==== 読解用の抜粋 ====

僕は最初から、ギャツビーを演じられるのはレオ(ディカプリオさん)しかいないと思っていた。もちろん僕だって、レッドフォードは大好きだ。父が経営していた映画館で、彼が主演の「明日に向って撃て!」を見たし、「スティング」も大好き。でも、「華麗なるギャツビー」を見たとき僕は12歳だったけれど、ギャツビーを美しいと思いこそすれ、何者かが見えてこなかったんだ。決してレッドフォード版をけなしているわけじゃないからね。
今回、原作を読み返して、まるで米国版「ハムレット」だと思ったんだ。ギャツビーはカリスマ性があり、ロマンチックだし、魅力的で、だけれどもダークで危険なほどの愛を持っている。つまり複雑な役。レオは、僕の作品の「ロミオ+ジュリエット」でロミオをやったけれど、あのときは非常にロマンチックな役だった。その後、複雑な役ばかりをこなしている。だけどこのギャツビーには、両面がある。魅力的であると同時に複雑なんだ。同年代で彼に匹敵する俳優はほかにはいないよ。

====

- 課題の指示: 上のギャツビー役をめぐる抜粋から、「僕は最初から、ギャツビーを演」から「しているわけじゃないからね。」までを、終わりの語句も含めて一字一句違えずに書き写しなさい。

==== データ一覧 ====

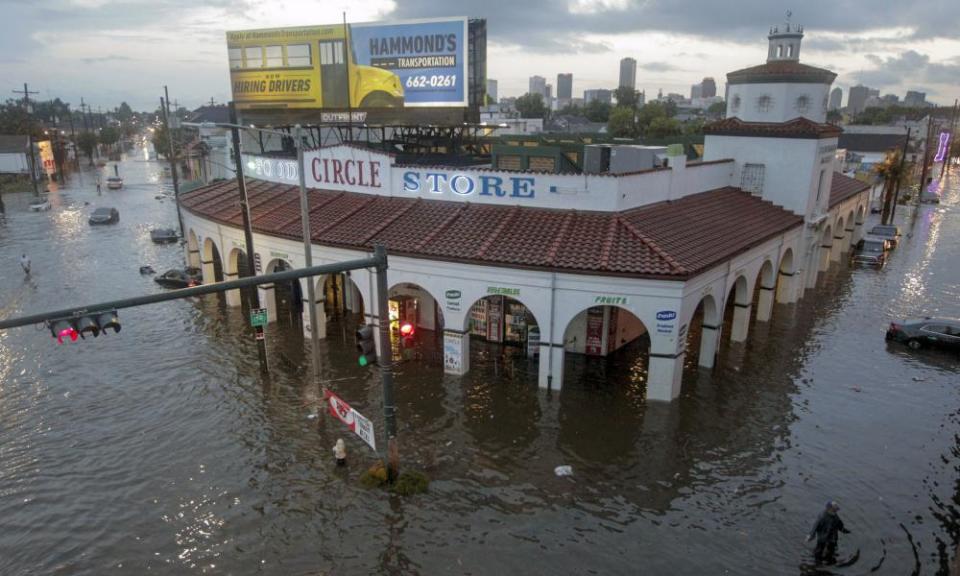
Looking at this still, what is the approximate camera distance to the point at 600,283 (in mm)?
19484

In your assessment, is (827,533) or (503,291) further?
(503,291)

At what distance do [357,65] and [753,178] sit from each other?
21306 mm

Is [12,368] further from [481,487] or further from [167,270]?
[481,487]

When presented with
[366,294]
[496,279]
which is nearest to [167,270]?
[366,294]

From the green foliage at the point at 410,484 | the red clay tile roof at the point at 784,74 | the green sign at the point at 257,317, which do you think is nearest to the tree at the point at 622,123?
the red clay tile roof at the point at 784,74

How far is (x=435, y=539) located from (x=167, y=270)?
31397mm

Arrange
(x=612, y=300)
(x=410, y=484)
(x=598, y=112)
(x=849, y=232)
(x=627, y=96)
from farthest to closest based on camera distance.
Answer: (x=627, y=96) → (x=598, y=112) → (x=849, y=232) → (x=612, y=300) → (x=410, y=484)

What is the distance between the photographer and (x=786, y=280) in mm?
31375

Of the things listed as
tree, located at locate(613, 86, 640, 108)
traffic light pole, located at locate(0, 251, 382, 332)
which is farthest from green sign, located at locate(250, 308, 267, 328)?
tree, located at locate(613, 86, 640, 108)

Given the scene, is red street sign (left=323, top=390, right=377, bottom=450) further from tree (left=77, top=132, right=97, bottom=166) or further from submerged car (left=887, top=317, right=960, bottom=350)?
tree (left=77, top=132, right=97, bottom=166)

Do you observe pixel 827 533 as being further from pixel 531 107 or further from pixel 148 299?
pixel 531 107

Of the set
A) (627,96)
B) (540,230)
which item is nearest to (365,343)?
(540,230)

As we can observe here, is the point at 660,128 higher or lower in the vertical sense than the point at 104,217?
higher

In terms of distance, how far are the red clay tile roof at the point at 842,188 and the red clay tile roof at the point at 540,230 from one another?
472 inches
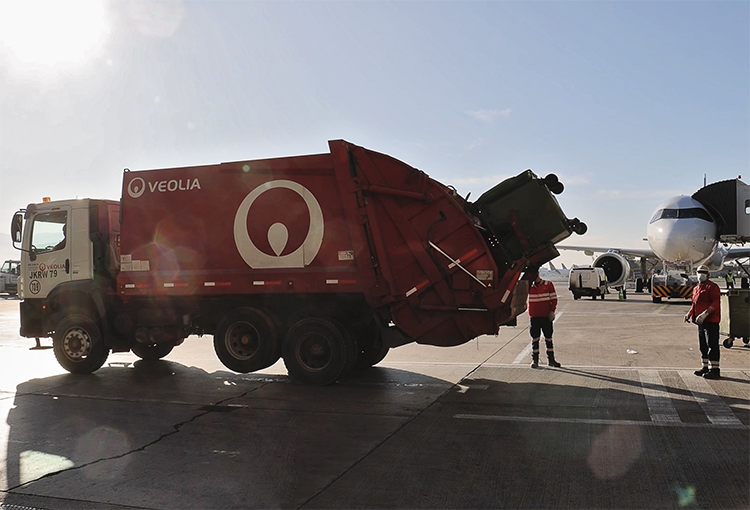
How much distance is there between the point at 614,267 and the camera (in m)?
34.3

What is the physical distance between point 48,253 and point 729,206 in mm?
25682

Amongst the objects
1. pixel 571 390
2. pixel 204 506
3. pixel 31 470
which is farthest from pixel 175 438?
pixel 571 390

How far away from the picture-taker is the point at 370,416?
7.82 m

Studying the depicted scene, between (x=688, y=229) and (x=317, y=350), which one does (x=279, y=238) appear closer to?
(x=317, y=350)

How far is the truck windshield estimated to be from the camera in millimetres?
11602

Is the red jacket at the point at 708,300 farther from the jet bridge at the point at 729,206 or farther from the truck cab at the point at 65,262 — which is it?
the jet bridge at the point at 729,206

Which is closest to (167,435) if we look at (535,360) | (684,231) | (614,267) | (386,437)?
(386,437)

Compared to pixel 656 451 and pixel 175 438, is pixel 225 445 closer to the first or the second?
pixel 175 438

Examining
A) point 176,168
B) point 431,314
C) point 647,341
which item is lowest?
point 647,341

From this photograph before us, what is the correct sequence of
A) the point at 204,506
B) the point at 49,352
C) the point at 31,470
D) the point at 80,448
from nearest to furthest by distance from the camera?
the point at 204,506 → the point at 31,470 → the point at 80,448 → the point at 49,352

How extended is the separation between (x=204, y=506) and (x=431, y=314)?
507 centimetres

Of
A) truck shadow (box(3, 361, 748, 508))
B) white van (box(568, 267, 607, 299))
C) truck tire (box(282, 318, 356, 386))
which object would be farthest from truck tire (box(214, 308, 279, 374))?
white van (box(568, 267, 607, 299))

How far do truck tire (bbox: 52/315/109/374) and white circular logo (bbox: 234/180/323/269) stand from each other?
10.6 ft

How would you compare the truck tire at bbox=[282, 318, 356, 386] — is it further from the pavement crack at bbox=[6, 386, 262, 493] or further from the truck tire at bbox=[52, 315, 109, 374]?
the truck tire at bbox=[52, 315, 109, 374]
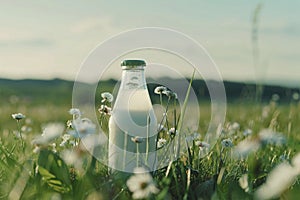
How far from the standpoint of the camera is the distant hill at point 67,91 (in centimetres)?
512

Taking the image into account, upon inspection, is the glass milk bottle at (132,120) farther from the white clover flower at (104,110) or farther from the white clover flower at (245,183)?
the white clover flower at (245,183)

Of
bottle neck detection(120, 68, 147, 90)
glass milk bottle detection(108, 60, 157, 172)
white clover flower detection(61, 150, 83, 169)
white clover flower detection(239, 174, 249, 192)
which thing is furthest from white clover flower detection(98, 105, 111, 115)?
white clover flower detection(239, 174, 249, 192)

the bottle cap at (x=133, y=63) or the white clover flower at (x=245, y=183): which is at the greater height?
the bottle cap at (x=133, y=63)

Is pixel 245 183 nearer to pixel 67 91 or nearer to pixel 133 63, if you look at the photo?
pixel 133 63

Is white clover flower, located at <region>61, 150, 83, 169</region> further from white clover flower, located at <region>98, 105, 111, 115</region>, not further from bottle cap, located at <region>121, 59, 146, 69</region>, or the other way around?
bottle cap, located at <region>121, 59, 146, 69</region>

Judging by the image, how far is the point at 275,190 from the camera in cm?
142

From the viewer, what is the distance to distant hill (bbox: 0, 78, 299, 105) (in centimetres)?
512

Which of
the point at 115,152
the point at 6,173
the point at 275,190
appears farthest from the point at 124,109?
the point at 275,190

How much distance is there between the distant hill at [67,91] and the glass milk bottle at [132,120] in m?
0.20

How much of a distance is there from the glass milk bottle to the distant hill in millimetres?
196

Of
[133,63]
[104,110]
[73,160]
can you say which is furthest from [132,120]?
[73,160]

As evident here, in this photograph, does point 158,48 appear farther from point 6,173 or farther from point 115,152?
point 6,173

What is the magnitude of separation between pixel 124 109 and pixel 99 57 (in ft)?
1.04

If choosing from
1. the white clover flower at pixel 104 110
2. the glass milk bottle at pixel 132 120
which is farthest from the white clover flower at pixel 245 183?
the white clover flower at pixel 104 110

====

- 課題の解答:
僕は最初から、ギャツビーを演じられるのはレオ(ディカプリオさん)しかいないと思っていた。もちろん僕だって、レッドフォードは大好きだ。父が経営していた映画館で、彼が主演の「明日に向って撃て!」を見たし、「スティング」も大好き。でも、「華麗なるギャツビー」を見たとき僕は12歳だったけれど、ギャツビーを美しいと思いこそすれ、何者かが見えてこなかったんだ。決してレッドフォード版をけなしているわけじゃないからね。